La chanson ne figure dans aucun recueil militaire. Non pas qu'elle ne soit pas connue, mais du fait de son instrumentalisation politique. Ainsi le premier enregistrement militaire de la Chanson de Lorette est réalisé par la promotion Nungesser de l'EMIA (2014-2016).

Version chantée par la promotion Nungesser.

1. Nous voilà partis avec sac au dos
On peut dire adieu au repos
Car pour nous la vie est dure
C’est terrible, je vous l’assure
A Lorette là-haut, on va nous descendre
Sans même pouvoir se défendre
Car si nous avons de très bons canons
Les Boches répondent de leurs sons
Forcé de se taire, là dans la tranchée
Attendant l’obus qui viendra nous tuer.

Refrain : Adieu la vie, adieu l'amour,
Adieu toutes les femmes
C'est pas fini, c'est pour toujours
De cette guerre infâme
C'est à Verdun, au fort de Vaux
Qu'on a risqué sa peau
Nous étions tous condamnés
Nous étions sacrifiés.

2. C’est malheureux de voir sur les grands boulevards
Tant de gros qui font la foire
Si pour eux, la vie est rose
Pour nous c’est pas la même chose.
Au lieu de se cacher, tous ces embusqués
Feraient mieux de monter aux tranchées
Pour défendre leurs biens car nous n’avons rien
Nous autres pauvres purotins.
Tous nos compagnons sont étendus là
Pour défendre les biens de ces richards-là.

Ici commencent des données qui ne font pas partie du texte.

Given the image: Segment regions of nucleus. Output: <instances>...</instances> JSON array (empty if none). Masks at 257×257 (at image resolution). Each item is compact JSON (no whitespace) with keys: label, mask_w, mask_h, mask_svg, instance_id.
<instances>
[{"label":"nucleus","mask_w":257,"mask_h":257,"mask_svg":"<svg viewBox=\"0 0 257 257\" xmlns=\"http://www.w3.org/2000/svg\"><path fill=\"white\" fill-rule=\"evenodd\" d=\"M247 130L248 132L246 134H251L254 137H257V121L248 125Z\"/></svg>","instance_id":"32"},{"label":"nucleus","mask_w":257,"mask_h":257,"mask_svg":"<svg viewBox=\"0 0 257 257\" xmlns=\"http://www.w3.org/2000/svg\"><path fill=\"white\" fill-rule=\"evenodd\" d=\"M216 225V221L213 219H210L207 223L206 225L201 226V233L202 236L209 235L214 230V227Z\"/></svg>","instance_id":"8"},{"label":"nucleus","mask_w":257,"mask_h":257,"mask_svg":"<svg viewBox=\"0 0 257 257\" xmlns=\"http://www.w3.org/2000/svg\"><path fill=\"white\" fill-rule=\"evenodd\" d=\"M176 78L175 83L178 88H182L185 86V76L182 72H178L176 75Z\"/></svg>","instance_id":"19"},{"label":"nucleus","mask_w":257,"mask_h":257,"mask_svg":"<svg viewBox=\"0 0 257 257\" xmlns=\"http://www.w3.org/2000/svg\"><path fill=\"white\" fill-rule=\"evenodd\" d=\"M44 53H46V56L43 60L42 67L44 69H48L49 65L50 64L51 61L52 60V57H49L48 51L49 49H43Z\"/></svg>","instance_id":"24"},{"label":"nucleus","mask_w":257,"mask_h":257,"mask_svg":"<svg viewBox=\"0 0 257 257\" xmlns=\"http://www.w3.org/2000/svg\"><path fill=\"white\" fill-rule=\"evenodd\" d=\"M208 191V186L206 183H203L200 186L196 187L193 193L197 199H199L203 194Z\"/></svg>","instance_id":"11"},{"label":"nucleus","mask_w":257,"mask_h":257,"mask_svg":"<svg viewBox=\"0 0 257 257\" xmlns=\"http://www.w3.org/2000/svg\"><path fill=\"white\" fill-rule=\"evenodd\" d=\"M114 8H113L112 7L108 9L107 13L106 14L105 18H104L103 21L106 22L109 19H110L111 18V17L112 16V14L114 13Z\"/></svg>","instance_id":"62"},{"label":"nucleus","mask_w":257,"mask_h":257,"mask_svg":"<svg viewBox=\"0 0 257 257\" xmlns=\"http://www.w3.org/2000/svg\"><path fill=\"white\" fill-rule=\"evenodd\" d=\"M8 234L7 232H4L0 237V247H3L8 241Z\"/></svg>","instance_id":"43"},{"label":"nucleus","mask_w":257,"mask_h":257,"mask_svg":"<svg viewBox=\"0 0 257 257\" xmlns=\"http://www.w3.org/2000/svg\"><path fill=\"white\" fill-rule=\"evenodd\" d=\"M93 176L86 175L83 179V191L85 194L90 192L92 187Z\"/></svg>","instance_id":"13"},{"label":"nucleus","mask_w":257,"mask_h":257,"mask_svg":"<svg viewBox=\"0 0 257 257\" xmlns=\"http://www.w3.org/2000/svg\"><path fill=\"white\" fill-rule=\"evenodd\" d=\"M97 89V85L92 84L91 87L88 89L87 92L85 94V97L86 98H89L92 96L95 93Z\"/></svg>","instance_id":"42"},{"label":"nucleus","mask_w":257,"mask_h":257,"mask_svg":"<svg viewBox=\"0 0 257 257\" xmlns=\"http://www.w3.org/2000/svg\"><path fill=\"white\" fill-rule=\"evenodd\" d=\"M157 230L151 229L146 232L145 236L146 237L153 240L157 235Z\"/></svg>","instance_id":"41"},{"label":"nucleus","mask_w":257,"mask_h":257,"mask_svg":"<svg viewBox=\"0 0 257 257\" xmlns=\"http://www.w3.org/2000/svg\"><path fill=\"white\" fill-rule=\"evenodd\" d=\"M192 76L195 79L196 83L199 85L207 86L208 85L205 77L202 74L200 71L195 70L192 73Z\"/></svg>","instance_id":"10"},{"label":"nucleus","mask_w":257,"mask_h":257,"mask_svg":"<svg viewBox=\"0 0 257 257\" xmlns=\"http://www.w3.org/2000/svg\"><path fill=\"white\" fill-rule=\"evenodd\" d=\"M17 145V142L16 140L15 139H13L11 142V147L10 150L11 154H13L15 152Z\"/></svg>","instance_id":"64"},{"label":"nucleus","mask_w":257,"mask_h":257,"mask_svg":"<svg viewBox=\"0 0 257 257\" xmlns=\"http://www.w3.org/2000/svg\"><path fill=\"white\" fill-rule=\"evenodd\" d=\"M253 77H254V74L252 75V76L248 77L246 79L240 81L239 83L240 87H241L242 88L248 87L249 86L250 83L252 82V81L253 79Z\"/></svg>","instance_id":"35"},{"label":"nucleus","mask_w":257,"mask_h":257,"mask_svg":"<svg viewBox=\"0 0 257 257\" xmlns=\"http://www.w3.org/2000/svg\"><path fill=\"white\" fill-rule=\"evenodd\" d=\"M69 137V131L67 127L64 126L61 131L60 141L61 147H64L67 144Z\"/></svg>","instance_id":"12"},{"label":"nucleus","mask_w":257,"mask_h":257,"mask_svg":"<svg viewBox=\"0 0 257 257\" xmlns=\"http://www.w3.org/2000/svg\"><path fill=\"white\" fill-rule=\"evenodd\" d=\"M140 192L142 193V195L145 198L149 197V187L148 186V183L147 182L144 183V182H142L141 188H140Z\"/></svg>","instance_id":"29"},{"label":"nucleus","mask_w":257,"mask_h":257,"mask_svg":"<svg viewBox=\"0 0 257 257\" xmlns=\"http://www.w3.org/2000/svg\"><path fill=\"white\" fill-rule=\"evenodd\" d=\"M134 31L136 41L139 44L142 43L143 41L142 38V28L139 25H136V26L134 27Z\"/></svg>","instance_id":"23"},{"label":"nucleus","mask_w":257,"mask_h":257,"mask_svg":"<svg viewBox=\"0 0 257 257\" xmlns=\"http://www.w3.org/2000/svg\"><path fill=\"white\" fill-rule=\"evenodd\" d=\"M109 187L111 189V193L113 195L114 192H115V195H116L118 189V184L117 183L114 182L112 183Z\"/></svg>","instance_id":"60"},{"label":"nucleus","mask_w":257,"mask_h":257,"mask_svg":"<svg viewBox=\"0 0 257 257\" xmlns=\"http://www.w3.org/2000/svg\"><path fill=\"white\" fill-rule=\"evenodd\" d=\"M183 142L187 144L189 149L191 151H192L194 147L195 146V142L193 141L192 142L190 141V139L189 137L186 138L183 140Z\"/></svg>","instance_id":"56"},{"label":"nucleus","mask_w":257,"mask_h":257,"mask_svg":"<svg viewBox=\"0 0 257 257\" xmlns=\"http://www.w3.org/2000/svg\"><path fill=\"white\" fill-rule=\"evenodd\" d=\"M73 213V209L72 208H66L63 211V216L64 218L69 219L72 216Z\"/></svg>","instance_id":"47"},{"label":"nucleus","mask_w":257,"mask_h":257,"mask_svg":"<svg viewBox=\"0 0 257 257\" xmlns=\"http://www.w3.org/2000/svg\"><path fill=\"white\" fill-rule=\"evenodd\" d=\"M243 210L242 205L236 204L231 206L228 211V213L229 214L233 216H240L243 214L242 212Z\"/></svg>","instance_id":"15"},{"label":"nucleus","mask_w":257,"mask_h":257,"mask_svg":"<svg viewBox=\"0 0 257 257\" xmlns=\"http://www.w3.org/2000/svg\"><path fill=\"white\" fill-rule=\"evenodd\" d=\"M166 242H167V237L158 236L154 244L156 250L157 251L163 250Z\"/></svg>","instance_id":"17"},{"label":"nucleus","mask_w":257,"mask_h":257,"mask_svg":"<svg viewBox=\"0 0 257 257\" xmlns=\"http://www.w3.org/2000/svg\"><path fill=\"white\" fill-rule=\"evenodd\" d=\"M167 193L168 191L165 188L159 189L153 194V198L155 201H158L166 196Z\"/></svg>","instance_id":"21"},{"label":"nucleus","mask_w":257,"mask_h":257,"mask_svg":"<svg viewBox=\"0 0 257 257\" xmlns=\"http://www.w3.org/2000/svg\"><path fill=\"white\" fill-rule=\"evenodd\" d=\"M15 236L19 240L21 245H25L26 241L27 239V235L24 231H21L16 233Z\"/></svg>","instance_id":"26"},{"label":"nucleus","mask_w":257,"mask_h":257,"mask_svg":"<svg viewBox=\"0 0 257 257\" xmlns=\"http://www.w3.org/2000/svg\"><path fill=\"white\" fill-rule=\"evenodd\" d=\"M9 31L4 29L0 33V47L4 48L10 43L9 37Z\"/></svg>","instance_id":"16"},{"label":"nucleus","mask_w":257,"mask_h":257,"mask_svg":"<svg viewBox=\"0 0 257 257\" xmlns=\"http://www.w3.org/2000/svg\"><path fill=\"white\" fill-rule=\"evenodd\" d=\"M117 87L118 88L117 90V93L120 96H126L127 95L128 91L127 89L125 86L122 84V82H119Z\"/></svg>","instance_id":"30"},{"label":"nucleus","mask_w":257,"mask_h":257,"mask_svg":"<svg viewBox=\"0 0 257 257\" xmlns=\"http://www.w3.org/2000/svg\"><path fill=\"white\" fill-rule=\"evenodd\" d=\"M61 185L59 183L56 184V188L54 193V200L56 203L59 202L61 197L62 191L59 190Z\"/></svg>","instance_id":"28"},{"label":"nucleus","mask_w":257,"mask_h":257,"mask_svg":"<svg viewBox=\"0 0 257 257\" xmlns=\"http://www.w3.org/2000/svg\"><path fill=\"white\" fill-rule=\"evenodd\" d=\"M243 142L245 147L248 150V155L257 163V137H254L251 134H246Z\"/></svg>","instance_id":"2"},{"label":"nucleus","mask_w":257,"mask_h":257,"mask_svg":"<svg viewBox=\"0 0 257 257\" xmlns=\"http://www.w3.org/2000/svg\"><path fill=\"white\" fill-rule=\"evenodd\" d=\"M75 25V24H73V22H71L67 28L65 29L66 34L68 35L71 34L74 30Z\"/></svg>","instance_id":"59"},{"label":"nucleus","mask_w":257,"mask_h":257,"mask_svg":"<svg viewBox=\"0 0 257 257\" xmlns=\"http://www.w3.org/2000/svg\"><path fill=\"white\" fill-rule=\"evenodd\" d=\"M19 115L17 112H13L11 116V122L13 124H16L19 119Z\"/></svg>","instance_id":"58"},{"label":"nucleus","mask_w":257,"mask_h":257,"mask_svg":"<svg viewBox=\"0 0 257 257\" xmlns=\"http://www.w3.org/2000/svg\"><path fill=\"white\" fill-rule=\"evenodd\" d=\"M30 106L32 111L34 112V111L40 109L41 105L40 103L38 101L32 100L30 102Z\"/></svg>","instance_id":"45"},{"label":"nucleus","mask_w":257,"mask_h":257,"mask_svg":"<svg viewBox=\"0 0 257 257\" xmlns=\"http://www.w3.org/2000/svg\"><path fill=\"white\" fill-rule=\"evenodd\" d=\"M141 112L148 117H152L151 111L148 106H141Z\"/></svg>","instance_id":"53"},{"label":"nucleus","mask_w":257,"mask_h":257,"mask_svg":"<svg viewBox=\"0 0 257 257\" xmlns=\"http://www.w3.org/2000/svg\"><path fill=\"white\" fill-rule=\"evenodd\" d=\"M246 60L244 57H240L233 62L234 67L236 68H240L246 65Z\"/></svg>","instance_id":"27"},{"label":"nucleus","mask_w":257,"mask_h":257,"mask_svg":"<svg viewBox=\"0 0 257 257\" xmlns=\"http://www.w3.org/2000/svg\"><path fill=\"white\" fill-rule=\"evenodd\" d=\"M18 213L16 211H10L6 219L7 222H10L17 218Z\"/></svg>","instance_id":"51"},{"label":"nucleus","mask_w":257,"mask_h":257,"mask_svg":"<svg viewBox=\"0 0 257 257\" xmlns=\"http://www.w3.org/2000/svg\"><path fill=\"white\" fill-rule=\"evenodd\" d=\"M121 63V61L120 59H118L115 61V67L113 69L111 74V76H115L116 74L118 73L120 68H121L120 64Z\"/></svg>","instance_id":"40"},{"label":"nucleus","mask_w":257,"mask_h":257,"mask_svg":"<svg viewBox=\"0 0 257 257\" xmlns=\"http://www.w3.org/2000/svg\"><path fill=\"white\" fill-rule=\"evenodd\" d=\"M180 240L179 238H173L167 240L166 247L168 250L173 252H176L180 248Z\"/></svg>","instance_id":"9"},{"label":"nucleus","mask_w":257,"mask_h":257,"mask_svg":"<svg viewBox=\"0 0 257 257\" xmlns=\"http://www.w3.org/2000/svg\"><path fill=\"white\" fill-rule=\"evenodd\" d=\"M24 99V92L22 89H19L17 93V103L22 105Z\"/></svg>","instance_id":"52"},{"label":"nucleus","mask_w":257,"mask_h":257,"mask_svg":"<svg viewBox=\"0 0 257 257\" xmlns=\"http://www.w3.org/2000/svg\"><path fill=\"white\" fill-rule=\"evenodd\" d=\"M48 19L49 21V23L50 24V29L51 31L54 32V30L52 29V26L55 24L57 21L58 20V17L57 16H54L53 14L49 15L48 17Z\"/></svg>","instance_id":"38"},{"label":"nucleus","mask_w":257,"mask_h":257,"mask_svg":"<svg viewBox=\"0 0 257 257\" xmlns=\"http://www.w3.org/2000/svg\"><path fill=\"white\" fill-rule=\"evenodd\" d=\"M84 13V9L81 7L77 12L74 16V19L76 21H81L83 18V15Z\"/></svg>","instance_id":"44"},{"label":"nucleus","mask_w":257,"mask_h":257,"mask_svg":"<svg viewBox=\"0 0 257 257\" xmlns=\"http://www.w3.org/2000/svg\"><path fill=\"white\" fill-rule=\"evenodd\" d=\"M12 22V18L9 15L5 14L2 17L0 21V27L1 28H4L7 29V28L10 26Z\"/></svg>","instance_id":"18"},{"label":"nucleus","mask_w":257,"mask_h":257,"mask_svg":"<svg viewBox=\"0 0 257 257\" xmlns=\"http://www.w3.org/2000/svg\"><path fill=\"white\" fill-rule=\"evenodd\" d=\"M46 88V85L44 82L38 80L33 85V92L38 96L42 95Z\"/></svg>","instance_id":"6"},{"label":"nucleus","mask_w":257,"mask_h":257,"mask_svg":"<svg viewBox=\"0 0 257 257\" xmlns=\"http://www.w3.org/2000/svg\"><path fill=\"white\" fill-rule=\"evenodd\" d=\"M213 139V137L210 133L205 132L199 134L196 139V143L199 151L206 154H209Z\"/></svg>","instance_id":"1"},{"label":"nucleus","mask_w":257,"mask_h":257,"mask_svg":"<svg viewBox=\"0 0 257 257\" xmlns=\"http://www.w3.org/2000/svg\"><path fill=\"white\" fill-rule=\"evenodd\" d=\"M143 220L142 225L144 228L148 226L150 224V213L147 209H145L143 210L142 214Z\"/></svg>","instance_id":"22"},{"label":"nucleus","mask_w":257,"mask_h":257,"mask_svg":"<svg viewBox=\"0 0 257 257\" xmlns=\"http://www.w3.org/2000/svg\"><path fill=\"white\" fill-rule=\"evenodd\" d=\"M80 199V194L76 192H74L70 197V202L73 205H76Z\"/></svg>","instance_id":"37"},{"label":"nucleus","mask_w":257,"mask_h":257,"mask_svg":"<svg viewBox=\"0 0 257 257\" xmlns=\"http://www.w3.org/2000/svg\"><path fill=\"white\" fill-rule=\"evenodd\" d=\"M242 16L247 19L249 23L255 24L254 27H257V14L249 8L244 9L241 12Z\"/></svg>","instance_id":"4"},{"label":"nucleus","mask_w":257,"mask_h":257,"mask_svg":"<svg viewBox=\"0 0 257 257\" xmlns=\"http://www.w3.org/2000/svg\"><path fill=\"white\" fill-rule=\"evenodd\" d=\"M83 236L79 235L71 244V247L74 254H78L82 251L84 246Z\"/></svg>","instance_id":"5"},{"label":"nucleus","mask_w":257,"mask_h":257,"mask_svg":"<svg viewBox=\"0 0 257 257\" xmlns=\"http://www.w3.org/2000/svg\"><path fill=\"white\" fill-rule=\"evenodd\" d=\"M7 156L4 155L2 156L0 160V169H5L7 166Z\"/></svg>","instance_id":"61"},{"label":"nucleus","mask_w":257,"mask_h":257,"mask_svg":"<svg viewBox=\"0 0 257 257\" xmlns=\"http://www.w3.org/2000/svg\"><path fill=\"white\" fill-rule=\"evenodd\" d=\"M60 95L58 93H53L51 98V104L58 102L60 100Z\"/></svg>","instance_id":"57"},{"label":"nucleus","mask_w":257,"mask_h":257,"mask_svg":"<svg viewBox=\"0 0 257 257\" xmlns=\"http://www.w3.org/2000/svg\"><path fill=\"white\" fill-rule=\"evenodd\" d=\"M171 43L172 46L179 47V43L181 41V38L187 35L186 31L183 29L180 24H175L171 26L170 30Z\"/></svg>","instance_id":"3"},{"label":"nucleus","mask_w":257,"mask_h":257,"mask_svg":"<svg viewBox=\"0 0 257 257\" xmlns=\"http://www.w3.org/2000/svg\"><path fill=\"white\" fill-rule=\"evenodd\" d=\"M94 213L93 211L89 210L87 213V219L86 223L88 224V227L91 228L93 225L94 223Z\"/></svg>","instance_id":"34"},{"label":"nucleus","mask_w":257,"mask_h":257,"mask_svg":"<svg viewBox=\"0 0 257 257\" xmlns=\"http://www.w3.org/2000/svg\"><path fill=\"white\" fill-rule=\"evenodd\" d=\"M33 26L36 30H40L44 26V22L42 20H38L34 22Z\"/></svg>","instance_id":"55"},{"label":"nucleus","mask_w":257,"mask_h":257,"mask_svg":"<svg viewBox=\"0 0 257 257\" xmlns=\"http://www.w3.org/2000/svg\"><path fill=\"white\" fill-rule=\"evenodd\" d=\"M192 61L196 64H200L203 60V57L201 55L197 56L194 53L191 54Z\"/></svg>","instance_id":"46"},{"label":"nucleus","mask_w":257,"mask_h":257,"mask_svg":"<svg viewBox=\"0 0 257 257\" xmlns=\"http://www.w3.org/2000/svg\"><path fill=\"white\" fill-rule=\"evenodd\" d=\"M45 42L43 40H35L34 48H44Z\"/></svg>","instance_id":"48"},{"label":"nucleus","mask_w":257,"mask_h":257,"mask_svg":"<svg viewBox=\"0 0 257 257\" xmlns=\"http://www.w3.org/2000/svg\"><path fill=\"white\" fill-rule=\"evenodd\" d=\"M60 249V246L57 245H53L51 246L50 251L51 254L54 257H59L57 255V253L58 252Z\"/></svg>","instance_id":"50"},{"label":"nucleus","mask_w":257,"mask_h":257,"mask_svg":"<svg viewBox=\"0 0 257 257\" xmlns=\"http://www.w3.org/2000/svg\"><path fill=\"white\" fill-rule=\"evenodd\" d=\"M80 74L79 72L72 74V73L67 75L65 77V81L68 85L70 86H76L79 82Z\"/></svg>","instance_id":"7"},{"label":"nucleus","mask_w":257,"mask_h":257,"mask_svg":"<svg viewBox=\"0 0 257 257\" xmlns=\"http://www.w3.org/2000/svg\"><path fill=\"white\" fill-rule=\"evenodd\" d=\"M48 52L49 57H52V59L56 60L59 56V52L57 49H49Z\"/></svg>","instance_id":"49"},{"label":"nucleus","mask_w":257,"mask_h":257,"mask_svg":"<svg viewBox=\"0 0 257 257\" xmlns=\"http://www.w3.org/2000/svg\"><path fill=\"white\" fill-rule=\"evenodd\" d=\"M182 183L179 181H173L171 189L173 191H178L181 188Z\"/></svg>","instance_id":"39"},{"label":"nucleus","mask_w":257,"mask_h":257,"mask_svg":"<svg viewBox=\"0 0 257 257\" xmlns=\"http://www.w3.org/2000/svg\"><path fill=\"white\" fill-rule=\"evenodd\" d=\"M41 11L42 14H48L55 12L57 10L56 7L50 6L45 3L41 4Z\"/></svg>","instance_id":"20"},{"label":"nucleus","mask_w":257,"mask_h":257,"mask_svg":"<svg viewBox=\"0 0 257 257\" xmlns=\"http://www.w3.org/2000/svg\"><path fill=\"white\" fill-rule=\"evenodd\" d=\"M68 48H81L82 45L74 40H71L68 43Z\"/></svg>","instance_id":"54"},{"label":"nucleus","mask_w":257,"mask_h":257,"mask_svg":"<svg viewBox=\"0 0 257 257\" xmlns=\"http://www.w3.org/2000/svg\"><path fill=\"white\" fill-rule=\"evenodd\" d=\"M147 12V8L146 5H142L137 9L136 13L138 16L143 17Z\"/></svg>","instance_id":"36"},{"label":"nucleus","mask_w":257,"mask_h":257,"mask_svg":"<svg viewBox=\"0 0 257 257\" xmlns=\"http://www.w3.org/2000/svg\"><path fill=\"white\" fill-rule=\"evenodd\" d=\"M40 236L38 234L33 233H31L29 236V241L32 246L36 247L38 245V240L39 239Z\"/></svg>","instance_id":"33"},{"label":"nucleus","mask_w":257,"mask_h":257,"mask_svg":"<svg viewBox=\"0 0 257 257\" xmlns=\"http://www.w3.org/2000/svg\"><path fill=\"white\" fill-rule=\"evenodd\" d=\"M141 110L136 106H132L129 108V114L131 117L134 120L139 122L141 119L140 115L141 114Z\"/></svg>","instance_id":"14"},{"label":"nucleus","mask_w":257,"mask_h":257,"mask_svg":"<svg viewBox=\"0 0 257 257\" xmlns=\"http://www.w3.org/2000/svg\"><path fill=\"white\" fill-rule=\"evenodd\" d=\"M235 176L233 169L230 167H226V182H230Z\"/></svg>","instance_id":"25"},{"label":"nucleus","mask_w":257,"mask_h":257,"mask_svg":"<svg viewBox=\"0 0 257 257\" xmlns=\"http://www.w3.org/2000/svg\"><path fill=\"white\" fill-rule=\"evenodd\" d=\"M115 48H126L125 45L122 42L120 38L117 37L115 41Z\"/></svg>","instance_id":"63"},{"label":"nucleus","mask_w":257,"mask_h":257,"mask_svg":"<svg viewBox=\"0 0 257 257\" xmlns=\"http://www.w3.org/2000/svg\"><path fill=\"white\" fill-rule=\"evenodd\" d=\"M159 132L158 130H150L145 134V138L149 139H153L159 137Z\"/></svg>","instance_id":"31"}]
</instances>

3. Quand on est au créneau, ce n'est pas un fricot,
D'être à quatre mètres des Pruscos.
En ce moment la pluie fait rage,
Si l'on se montre c'est un carnage.
Tous nos officiers sont dans leurs abris
En train de faire des chichis,
Et ils s'en foutent pas mal si en avant d'eux
Il y a de pauvres malheureux.
Tous ces messieurs-là encaissent le pognon
Et nous pauvres troufions, nous n'avons que cinq ronds.